● THE TASK:
All the data should be repeated exactly. Any image in it is left out.

● DATASET:
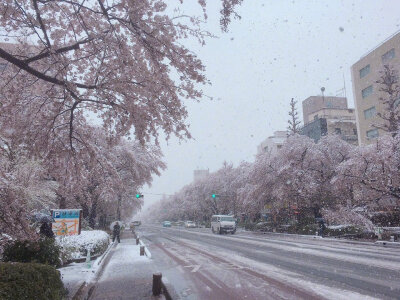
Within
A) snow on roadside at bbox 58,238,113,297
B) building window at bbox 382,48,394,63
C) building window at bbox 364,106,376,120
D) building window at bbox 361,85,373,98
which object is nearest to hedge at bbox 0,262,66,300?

● THE RESPONSE:
Within
A) snow on roadside at bbox 58,238,113,297
B) building window at bbox 382,48,394,63
C) building window at bbox 364,106,376,120
D) building window at bbox 361,85,373,98
which object is nearest to hedge at bbox 0,262,66,300?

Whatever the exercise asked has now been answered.